■ Instructions for the task ■
Until the line containing "common name: lion" has been reproduced, keep reproducing each line of the material below exactly, starting with the first.

______________________________

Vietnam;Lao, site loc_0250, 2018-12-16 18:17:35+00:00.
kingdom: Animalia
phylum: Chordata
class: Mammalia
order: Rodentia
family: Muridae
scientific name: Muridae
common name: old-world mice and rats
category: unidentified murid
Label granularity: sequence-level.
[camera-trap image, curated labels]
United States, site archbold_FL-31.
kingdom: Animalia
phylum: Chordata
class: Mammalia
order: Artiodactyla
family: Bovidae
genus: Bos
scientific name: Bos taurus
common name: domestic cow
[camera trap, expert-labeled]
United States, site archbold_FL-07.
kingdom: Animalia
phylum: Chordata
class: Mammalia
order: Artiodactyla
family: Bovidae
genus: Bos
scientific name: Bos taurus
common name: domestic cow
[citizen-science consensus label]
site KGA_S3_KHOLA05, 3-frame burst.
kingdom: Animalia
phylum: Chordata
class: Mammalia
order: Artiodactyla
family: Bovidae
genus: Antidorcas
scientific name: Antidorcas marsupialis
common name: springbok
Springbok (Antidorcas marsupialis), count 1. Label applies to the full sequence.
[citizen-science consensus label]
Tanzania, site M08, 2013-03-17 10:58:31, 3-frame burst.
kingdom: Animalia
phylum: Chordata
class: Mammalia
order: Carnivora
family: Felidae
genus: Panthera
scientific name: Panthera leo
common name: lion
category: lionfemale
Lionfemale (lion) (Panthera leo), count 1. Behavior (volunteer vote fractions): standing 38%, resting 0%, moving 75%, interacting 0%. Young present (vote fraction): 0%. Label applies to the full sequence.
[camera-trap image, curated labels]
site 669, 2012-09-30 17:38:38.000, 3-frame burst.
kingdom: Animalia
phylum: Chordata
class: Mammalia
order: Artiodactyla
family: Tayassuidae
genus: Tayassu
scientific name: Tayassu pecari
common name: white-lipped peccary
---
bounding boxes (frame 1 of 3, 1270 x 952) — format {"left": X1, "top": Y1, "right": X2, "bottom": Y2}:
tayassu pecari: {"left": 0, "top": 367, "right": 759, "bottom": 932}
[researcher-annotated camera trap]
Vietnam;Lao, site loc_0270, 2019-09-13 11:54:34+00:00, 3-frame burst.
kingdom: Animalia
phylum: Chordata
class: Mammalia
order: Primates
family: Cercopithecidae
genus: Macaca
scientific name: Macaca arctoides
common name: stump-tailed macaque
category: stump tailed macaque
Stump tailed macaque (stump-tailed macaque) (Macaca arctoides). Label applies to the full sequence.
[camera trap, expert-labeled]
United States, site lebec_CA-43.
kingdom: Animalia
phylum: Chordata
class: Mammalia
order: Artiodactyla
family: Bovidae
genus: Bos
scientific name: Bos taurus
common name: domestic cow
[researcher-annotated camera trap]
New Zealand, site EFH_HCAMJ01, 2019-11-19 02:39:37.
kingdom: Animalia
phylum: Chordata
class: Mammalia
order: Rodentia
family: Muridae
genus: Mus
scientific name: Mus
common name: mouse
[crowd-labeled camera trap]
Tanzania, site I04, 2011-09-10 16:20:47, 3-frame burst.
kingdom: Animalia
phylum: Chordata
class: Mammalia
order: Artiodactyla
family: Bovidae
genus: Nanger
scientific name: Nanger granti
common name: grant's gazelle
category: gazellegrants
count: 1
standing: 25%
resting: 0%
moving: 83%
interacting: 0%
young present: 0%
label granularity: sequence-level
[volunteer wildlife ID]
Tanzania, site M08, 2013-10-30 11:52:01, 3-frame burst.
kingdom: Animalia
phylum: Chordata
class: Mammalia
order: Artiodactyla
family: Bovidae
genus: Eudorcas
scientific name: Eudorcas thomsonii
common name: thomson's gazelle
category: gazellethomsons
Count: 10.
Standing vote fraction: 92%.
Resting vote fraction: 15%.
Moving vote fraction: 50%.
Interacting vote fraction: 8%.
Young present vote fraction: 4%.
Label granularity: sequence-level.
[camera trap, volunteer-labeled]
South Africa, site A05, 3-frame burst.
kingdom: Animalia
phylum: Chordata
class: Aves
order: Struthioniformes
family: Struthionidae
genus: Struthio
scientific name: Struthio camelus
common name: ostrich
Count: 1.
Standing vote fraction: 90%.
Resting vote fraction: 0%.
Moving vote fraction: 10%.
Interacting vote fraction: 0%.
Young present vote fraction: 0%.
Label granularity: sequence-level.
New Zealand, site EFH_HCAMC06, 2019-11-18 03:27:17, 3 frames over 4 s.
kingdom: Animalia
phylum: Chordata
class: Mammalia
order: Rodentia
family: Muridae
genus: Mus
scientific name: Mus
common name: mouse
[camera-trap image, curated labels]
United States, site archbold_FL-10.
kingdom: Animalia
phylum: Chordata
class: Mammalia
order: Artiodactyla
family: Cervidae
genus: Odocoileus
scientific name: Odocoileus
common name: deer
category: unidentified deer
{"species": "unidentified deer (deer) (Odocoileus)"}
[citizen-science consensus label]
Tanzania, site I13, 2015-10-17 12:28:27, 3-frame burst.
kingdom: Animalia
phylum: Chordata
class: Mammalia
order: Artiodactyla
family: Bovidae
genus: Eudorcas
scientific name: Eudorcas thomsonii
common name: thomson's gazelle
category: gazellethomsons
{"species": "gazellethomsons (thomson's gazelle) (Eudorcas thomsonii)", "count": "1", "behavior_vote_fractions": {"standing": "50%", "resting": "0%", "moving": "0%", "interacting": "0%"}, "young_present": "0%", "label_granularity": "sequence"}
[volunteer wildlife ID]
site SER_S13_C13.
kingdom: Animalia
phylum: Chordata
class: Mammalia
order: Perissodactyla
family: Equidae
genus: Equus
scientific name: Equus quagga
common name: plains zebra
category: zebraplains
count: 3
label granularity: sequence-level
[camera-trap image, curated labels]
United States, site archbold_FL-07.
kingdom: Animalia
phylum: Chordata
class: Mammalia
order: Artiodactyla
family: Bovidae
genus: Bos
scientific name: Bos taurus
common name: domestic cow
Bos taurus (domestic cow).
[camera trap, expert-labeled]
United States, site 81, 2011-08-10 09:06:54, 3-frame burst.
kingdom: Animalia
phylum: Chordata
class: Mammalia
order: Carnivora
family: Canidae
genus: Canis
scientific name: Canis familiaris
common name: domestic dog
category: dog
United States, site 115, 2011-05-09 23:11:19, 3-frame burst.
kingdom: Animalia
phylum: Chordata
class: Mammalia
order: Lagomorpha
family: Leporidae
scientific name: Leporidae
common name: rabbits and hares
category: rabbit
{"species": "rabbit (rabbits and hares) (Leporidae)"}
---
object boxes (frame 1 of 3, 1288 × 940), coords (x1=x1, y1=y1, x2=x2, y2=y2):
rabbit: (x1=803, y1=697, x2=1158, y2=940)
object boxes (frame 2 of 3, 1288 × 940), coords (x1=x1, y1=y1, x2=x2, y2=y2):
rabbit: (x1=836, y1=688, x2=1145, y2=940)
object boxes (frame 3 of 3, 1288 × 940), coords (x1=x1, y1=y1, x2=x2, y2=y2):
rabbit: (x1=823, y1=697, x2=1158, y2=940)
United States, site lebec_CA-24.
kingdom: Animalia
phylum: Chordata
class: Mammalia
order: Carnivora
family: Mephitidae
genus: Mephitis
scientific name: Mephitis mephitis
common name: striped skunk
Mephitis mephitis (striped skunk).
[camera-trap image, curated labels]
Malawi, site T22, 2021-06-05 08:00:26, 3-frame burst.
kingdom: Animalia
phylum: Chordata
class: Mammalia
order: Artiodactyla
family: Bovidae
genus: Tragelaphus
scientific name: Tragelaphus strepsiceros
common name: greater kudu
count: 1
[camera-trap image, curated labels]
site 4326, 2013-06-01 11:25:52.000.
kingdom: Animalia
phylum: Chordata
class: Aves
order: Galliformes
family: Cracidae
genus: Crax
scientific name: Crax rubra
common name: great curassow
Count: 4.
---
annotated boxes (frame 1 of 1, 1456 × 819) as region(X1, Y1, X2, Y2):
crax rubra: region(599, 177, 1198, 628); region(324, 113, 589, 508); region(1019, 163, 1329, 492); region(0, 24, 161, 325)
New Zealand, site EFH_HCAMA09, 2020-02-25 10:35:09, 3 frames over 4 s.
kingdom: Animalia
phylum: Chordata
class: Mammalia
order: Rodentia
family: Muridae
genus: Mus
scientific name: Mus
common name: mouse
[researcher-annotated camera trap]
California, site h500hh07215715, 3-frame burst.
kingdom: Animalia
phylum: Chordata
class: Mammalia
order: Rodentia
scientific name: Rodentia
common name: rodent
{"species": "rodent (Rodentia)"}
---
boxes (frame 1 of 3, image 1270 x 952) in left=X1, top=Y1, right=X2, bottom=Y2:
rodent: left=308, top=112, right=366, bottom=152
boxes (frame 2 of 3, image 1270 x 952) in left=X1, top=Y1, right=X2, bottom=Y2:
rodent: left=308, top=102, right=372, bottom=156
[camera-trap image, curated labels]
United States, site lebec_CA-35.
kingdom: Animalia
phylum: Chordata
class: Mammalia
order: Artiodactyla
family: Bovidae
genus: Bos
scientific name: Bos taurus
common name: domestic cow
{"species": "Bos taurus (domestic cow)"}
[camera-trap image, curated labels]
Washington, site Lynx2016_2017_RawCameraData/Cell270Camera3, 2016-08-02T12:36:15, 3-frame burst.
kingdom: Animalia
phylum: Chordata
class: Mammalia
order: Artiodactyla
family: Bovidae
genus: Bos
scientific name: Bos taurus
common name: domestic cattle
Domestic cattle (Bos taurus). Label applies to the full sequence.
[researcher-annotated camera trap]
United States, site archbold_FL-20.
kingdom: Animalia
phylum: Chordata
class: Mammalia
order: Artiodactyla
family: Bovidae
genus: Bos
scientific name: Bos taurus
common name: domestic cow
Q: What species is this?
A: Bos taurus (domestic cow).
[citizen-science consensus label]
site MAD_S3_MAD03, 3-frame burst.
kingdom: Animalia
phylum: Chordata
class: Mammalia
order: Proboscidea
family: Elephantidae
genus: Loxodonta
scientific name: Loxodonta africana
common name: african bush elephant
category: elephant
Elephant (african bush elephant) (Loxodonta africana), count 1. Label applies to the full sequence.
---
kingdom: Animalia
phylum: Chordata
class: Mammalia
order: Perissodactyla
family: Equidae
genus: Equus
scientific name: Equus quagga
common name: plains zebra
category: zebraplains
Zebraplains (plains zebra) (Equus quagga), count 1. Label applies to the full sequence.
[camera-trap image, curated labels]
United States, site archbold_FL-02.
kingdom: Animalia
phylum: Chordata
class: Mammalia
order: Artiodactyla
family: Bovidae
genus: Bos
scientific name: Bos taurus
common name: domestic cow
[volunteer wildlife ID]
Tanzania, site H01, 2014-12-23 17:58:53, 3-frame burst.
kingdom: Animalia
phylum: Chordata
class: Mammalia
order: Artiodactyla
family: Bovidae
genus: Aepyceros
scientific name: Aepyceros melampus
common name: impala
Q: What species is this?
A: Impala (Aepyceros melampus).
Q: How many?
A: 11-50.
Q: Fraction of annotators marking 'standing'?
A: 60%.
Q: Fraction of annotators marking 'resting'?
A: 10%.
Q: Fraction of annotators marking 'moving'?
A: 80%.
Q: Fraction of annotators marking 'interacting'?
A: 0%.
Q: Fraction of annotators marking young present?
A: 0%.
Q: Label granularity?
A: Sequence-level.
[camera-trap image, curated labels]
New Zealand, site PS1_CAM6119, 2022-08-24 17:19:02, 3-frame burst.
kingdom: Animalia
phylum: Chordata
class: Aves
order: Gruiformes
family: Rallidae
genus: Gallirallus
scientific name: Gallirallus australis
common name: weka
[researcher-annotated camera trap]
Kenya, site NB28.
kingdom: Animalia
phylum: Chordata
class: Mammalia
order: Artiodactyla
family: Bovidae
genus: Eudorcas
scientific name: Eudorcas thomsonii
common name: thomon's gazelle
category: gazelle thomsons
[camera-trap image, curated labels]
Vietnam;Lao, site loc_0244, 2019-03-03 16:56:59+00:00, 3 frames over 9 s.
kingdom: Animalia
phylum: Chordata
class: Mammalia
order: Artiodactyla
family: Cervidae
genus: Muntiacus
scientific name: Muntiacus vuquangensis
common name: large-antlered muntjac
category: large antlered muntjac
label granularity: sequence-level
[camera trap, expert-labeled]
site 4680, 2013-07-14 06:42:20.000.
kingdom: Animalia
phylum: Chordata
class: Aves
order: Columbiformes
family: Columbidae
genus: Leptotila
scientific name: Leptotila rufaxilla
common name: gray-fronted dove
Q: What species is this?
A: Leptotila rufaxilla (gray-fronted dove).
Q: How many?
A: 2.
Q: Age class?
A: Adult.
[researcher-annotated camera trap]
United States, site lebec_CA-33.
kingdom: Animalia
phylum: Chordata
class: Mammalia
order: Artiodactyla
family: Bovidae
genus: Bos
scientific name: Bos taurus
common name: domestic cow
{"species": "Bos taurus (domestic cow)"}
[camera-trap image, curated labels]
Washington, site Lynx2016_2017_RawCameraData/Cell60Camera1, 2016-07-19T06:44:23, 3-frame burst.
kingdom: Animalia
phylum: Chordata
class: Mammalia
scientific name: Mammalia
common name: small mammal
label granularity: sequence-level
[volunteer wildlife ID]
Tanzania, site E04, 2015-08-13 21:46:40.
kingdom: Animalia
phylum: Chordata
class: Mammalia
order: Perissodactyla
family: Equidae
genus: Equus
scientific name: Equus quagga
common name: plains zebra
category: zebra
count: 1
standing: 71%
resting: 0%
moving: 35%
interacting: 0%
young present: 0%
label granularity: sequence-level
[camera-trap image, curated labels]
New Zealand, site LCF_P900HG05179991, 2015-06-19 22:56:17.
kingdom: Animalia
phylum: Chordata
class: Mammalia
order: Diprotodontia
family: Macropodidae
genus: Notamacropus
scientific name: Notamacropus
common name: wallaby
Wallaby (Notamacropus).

______________________________

■ Your response ■
Vietnam;Lao, site loc_0250, 2018-12-16 18:17:35+00:00.
kingdom: Animalia
phylum: Chordata
class: Mammalia
order: Rodentia
family: Muridae
scientific name: Muridae
common name: old-world mice and rats
category: unidentified murid
Label granularity: sequence-level.
[camera-trap image, curated labels]
United States, site archbold_FL-31.
kingdom: Animalia
phylum: Chordata
class: Mammalia
order: Artiodactyla
family: Bovidae
genus: Bos
scientific name: Bos taurus
common name: domestic cow
[camera trap, expert-labeled]
United States, site archbold_FL-07.
kingdom: Animalia
phylum: Chordata
class: Mammalia
order: Artiodactyla
family: Bovidae
genus: Bos
scientific name: Bos taurus
common name: domestic cow
[citizen-science consensus label]
site KGA_S3_KHOLA05, 3-frame burst.
kingdom: Animalia
phylum: Chordata
class: Mammalia
order: Artiodactyla
family: Bovidae
genus: Antidorcas
scientific name: Antidorcas marsupialis
common name: springbok
Springbok (Antidorcas marsupialis), count 1. Label applies to the full sequence.
[citizen-science consensus label]
Tanzania, site M08, 2013-03-17 10:58:31, 3-frame burst.
kingdom: Animalia
phylum: Chordata
class: Mammalia
order: Carnivora
family: Felidae
genus: Panthera
scientific name: Panthera leo
common name: lion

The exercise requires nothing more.